(Stored items from a collection)
= = = =

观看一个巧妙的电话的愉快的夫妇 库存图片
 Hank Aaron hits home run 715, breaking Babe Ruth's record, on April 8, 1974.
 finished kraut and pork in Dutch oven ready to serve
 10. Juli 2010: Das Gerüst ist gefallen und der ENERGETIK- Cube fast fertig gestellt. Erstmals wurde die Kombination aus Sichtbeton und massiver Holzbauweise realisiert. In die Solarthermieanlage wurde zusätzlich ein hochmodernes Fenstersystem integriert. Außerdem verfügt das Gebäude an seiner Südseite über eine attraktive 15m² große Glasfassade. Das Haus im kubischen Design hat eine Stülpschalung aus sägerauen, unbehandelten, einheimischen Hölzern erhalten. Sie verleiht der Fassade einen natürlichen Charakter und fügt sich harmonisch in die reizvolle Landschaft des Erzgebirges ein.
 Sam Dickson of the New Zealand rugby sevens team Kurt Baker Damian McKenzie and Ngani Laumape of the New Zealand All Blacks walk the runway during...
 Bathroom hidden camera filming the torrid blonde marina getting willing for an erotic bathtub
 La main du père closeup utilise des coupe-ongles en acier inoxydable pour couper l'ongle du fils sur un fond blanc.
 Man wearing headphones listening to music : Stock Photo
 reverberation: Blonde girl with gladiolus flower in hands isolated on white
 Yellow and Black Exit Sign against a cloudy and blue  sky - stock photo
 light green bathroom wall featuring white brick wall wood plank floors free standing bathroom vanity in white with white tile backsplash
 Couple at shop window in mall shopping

= = = =

• **What you are asked to do**:
Wherever a line of the entries holds the string "white", copy that line.

• **Answer space**:
 reverberation: Blonde girl with gladiolus flower in hands isolated on white
 light green bathroom wall featuring white brick wall wood plank floors free standing bathroom vanity in white with white tile backsplash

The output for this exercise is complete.